### [SELECTED PASSAGE]
%%
SICK DAZE (OR, RATHER, WHEN LIFE IMITATES ART)

There is little deference to be projected upon one's surroundings when submerged in an environment for an extended period of time. Upon returning home from school for the first significant period in months, this deference takes the form of discovery (or, rather, rediscovery--of one's prior surroundings and sceneries). From a personal context, this rediscovery was most directed towards, as mundane as they might seem, bathrooms. Perhaps a result of being constrained to a bathroom shared with three others that was often ridden with mold and a general disregard for cleanliness, the bathrooms of my childhood home suddenly carried a much greater significance in the span of my time off, often serving as the background to selfies and a source of general admiration.
%%
### [EXERCISE SET]
1. In the essay on returning home, how many others shared the school bathroom with the writer?
2. Reproduce the essay on returning home from "There is little" up to and including "of general admiration.", and swap "mold" for "mildew".
3. Continue the essay on returning home, beginning after its final sentence.
The data that come next are not needed.

Stored dataset items:
%%
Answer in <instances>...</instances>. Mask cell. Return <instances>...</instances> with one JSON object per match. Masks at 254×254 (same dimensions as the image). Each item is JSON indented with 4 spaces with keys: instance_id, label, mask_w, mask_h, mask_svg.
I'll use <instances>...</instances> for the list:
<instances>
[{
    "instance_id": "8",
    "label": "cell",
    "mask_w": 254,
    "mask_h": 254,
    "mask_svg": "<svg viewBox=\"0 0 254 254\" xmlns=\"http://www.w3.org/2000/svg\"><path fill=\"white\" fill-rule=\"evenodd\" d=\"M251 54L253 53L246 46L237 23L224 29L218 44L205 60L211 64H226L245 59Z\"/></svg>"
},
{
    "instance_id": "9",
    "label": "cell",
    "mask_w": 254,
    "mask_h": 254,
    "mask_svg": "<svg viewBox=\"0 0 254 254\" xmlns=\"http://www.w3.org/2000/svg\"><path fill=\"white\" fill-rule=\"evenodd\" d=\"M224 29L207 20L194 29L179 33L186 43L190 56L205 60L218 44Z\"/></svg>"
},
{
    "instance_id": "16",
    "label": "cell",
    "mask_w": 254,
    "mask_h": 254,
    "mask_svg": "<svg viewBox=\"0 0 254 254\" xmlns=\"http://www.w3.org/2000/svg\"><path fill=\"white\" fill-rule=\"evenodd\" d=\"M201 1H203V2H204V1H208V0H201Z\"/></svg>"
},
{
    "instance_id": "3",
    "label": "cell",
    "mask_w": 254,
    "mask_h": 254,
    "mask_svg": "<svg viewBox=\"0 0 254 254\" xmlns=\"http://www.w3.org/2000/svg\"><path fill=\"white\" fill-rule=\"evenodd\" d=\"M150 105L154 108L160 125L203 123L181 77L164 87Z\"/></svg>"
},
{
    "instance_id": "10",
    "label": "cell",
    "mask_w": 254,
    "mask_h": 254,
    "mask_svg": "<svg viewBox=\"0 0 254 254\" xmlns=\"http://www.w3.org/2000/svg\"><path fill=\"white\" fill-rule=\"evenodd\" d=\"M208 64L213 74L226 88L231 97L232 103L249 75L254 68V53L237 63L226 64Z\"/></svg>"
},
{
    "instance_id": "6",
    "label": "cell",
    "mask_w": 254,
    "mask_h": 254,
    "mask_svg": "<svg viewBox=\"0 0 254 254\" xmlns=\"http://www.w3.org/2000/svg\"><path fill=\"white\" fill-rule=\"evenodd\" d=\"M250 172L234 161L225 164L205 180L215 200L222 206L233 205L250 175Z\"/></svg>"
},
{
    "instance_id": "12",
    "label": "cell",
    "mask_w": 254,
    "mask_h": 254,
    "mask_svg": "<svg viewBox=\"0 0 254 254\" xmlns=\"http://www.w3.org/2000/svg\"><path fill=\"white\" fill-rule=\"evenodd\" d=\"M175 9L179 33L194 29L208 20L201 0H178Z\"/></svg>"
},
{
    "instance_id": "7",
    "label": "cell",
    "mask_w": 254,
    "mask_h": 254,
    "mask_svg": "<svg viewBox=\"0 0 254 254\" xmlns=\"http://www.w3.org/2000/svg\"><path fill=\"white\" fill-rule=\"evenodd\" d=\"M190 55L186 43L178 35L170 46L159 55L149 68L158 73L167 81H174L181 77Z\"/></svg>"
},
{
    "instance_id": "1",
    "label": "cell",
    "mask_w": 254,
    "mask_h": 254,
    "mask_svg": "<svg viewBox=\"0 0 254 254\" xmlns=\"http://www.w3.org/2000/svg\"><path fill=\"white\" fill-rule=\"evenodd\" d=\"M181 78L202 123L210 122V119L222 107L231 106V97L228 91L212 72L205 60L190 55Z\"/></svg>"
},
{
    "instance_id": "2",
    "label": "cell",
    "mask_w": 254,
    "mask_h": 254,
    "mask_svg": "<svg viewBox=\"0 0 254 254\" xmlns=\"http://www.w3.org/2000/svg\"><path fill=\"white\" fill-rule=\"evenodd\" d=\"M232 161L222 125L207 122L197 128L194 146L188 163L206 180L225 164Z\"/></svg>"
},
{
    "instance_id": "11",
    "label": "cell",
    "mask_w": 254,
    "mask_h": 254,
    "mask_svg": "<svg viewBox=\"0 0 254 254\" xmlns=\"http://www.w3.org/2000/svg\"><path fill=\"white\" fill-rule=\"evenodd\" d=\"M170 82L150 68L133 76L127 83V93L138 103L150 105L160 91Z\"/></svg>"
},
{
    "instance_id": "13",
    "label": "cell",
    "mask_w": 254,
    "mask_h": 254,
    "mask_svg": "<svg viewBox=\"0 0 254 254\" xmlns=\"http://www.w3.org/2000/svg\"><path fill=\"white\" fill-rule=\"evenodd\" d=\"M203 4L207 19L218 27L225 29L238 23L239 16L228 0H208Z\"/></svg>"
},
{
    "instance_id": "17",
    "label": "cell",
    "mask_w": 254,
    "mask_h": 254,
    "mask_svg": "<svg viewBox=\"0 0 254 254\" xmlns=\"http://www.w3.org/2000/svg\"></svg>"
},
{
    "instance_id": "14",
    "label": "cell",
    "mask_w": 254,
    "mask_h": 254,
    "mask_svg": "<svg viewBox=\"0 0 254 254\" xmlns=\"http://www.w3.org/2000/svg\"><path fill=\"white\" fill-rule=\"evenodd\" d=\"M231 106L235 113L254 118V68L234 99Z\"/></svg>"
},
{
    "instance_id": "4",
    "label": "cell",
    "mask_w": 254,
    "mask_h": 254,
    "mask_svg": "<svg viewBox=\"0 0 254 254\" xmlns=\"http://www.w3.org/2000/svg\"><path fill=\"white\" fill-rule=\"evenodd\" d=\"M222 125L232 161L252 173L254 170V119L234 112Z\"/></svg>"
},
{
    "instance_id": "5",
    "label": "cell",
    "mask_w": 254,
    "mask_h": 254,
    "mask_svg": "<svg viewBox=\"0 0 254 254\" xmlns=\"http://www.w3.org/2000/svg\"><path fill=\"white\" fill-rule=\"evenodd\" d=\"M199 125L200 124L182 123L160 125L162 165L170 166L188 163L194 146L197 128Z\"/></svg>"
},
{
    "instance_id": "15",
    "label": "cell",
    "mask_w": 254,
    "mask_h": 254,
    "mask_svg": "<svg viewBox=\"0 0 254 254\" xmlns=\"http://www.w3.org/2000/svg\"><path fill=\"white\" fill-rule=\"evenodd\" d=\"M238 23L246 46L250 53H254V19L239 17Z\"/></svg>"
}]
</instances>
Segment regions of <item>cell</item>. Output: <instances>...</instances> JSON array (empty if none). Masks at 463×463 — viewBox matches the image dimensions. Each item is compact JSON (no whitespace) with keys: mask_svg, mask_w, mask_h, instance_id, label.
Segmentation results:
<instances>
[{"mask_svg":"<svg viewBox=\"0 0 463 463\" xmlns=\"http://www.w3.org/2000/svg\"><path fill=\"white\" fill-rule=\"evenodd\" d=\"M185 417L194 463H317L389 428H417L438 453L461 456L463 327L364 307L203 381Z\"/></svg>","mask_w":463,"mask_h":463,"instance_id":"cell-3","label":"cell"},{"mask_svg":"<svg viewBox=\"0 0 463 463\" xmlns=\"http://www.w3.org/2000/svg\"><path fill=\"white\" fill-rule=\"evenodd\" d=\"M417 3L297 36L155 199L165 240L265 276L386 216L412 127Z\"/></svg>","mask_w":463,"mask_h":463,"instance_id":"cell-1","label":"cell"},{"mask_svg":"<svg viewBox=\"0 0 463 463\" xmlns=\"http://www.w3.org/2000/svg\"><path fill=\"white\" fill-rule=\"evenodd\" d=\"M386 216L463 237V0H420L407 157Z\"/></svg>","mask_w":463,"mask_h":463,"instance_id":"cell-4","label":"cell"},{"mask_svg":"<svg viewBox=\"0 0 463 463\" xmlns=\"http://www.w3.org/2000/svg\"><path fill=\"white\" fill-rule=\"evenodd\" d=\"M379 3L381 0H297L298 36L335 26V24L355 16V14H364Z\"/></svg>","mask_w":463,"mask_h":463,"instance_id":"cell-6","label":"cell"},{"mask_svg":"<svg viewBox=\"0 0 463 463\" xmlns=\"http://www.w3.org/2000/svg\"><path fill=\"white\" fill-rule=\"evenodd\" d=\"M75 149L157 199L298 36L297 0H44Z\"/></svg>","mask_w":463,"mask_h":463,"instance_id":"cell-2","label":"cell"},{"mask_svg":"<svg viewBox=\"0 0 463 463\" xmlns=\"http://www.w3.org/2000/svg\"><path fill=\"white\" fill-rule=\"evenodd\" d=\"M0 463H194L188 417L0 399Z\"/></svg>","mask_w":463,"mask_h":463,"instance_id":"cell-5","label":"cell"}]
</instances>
%%
### [EXERCISE RESPONSES]
1. Three others.

2.
There is little deference to be projected upon one's surroundings when submerged in an environment for an extended period of time. Upon returning home from school for the first significant period in months, this deference takes the form of discovery (or, rather, rediscovery--of one's prior surroundings and sceneries). From a personal context, this rediscovery was most directed towards, as mundane as they might seem, bathrooms. Perhaps a result of being constrained to a bathroom shared with three others that was often ridden with mildew and a general disregard for cleanliness, the bathrooms of my childhood home suddenly carried a much greater significance in the span of my time off, often serving as the background to selfies and a source of general admiration.

3.
Despite this newfound appreciation, when I found myself home alone all day with a bitter head cold, my indifference to my surroundings was sudden, perhaps proof to the previous testimony, or just an obvious result of being sick (and a sudden case of seasonal affective disorder). 


Fast forward to slurping soup and reading the first few pages of Grace Coddington's new memoir, and this feeling of rediscovery was awakened once again, this time to the tune of sniffles rather than four-year-old arca. Suddenly I found myself pouring clementines into a bathtub flowing with water--blame it on Coddington's signature reddish orange mane (or the fact that everything targeted towards sickness is orange-flavored). Rediscovery had truly never tasted (or smelled) so good.